En raison d’un effectif insuffisant au service du permis de conduire, l’enregistrement des dossiers des élèves prend aujourd’hui plus de 2 mois, empêchant les auto-écoles du Pas-de-Calais de travailler…Depuis bien un an et demi, l’enregistrement des dossiers des candidats au permis rencontre des problèmes chroniques dans le Pas-de-Calais. « Les délais d’enregistrement sont trop longs (plus de 2 mois, alors qu’ils devraient être de 8 à 15 jours) et de plus des dossiers sont égarés », a ainsi re-signalé Joël Mortier, président départemental de la FNEC, dans un courrier envoyé au préfet le 21 mai dernier. Et malgré déjà plusieurs lettres adressées auparavant pour tirer la sonnette d’alarme, la situation ne s’arrange pas.
MANQUE DE PERSONNELCar le service de la répartition des permis de conduire souffre d’un manque de personnel, explique-t-il. « Parfois, le service obtient le renfort d’une personne pendant une semaine.
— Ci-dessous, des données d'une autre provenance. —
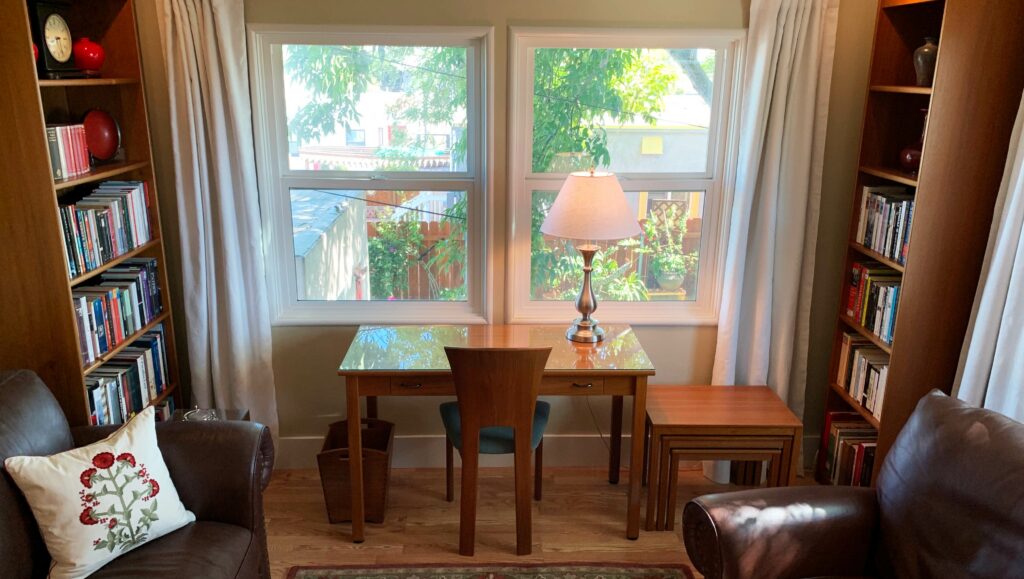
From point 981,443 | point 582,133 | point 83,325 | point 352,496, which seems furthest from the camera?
point 582,133

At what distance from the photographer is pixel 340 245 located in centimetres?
321

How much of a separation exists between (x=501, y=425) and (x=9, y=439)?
1.41 m

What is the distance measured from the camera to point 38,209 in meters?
2.22

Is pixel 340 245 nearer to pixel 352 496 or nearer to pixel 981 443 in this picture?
pixel 352 496

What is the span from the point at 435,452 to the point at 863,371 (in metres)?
1.80

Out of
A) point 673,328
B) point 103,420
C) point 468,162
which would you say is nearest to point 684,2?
point 468,162

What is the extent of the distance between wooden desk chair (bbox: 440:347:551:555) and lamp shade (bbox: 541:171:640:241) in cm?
50

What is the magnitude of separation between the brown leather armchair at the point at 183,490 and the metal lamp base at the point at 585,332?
1196 millimetres

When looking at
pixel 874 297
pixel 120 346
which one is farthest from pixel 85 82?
pixel 874 297

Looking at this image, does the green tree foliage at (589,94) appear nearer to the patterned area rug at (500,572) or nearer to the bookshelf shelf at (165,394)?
the patterned area rug at (500,572)

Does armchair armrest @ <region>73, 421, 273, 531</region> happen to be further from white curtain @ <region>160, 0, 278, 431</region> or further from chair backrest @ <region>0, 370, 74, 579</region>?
white curtain @ <region>160, 0, 278, 431</region>

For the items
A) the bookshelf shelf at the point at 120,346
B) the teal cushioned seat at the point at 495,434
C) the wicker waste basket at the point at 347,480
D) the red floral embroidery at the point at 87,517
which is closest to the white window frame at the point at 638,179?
the teal cushioned seat at the point at 495,434

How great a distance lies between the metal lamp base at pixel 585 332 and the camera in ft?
9.57

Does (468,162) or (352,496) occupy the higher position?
(468,162)
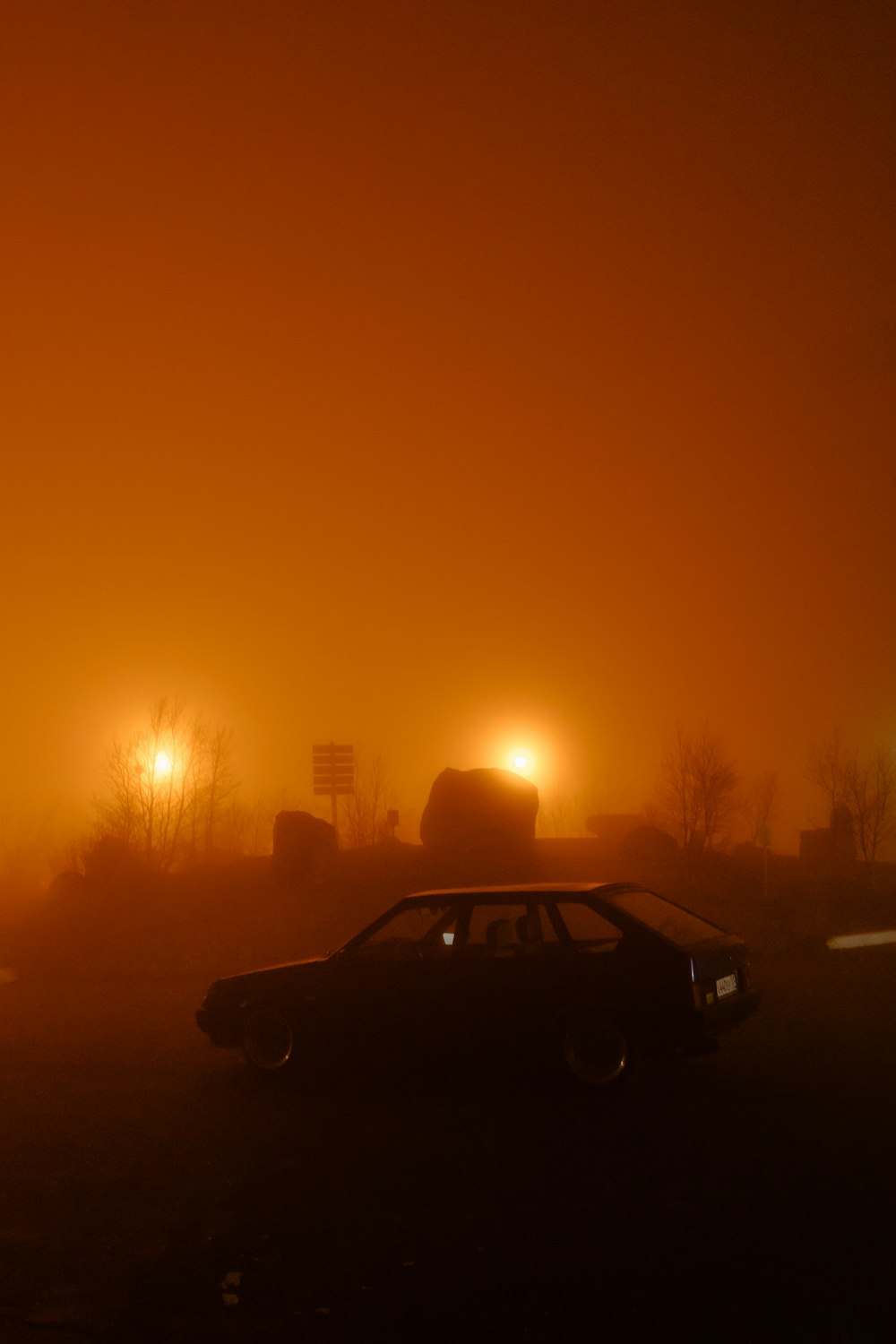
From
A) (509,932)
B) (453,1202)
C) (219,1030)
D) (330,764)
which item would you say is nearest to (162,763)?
(330,764)

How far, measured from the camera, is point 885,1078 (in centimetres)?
909

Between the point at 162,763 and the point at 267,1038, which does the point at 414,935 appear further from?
the point at 162,763

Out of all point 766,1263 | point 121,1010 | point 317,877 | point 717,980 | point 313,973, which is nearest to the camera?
point 766,1263

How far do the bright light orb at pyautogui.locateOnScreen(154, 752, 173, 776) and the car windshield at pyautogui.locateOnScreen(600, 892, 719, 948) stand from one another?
1087 inches

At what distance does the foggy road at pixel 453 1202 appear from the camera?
488cm

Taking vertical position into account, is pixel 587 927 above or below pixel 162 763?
below

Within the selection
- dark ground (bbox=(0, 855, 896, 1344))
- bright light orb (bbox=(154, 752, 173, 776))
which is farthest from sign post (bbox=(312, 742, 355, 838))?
dark ground (bbox=(0, 855, 896, 1344))

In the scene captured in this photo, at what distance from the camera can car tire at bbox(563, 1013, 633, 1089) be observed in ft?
28.5

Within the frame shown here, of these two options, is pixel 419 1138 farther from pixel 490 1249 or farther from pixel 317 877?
pixel 317 877

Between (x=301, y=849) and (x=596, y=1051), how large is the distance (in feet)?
69.9

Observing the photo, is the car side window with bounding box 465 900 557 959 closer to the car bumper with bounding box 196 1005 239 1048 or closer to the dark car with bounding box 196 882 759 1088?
the dark car with bounding box 196 882 759 1088

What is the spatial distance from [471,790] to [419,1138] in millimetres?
23504

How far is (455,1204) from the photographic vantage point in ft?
20.6

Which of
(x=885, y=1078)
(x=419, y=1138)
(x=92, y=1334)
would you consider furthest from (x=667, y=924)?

Ils ont à peine le temps de la former qu’elle doit déjà partir. Il faudrait que la préfecture prenne des mesures pour renforcer ce service. Mais ce sont toujours des mesures provisoires », déplore Joël Mortier, qui indiquait début juillet : « il y a environ 3 000 à 4 000 dossiers en retard ».
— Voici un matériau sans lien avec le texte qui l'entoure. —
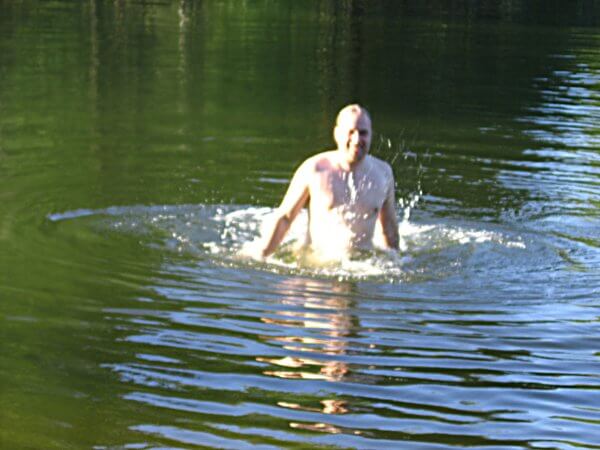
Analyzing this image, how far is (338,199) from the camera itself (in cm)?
1016

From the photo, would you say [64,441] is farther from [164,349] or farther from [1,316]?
[1,316]

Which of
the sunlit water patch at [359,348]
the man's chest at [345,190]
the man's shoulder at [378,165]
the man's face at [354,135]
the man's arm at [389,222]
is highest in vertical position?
the man's face at [354,135]

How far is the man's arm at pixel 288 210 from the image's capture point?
33.0 ft

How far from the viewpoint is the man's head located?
376 inches

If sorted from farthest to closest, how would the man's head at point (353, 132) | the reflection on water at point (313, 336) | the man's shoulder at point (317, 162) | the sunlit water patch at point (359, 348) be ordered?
the man's shoulder at point (317, 162)
the man's head at point (353, 132)
the reflection on water at point (313, 336)
the sunlit water patch at point (359, 348)

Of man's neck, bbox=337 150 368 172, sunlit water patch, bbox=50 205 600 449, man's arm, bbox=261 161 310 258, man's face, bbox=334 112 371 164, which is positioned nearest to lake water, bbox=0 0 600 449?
sunlit water patch, bbox=50 205 600 449

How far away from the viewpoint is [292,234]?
1116cm

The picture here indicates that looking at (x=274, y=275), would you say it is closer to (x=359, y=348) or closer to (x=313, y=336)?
(x=313, y=336)

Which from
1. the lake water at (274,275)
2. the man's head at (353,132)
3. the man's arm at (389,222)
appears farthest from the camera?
the man's arm at (389,222)

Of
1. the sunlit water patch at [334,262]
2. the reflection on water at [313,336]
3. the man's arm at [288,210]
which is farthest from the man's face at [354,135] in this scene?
the reflection on water at [313,336]

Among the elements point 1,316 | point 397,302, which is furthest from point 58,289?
point 397,302

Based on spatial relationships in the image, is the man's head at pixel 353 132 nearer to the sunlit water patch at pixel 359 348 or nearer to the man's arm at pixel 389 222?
the man's arm at pixel 389 222

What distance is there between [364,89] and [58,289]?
14063 millimetres

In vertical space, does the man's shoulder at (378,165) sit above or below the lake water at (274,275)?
above
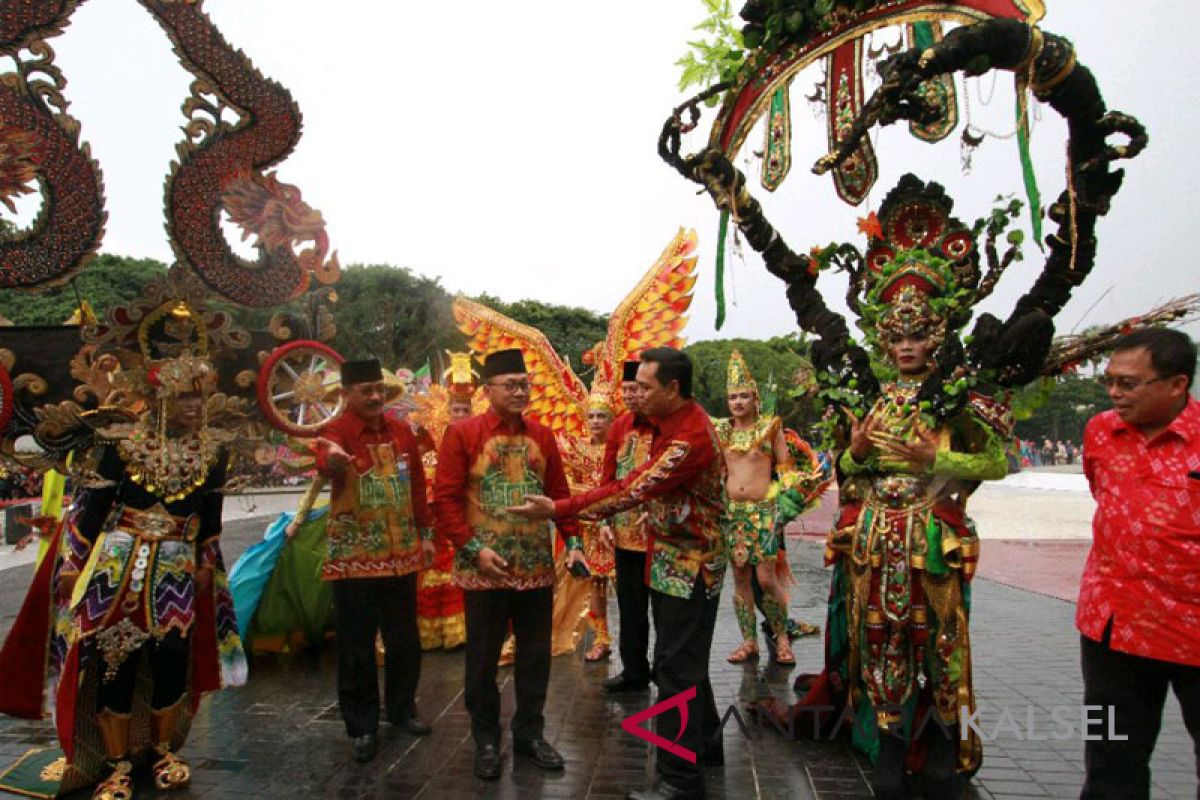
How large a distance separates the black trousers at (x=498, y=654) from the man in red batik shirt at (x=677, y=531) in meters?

PAS DE TRAVAIL SANS DOSSIERSConséquence de ces dysfonctionnements : « Nous avons des candidats qui sont prêts, mais nous n’avons pas leur dossier pour les présenter au Code. Nous ne pouvons même pas leur faire commencer la formation pratique. Les candidats motos, qui n’ont même pas le Code à re-passer, viennent s’inscrirent, mais doivent attendre ces deux mois et demi d’enregistrement de dossier pour commencer la pratique. En fin de mois, nous sommes même obligés de rendre des places d’examen. Alors que nous avions des candidats à présenter. Cela porte préjudice à nos entreprises, surtout celles qui ont des salariés, car on a le potentiel de candidats pour travailler, mais sans les dossiers on ne peut pas travailler », souligne Joël Mortier.
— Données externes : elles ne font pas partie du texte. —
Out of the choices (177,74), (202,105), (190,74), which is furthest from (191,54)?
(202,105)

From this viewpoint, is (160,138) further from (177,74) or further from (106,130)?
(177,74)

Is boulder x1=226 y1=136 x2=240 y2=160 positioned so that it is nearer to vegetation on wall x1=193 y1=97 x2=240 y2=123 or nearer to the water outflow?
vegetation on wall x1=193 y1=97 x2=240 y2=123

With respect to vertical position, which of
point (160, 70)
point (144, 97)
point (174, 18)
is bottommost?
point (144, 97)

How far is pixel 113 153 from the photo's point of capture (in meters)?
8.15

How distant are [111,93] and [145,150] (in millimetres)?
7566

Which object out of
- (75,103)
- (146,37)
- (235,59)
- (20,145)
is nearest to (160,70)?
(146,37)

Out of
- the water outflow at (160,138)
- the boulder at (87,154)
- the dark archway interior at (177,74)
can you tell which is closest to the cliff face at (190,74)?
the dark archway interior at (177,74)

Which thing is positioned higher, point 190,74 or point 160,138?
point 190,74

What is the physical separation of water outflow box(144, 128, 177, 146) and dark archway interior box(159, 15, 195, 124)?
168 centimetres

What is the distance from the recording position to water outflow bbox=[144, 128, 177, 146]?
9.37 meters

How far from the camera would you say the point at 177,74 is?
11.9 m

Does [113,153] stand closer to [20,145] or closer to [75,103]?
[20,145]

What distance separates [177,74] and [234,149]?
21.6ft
Sans parler des dossiers égarés, qui amènent à refaire un second dossier. « Parfois, le service retrouve les premiers et nous les envoie. On se retrouve alors avec 2 dossiers pour un élève ! », ironise le président FNEC Pas-de-Calais. Et de conclure : « De plus en plus de collègues sont mécontents et seraient prêts à manifester ».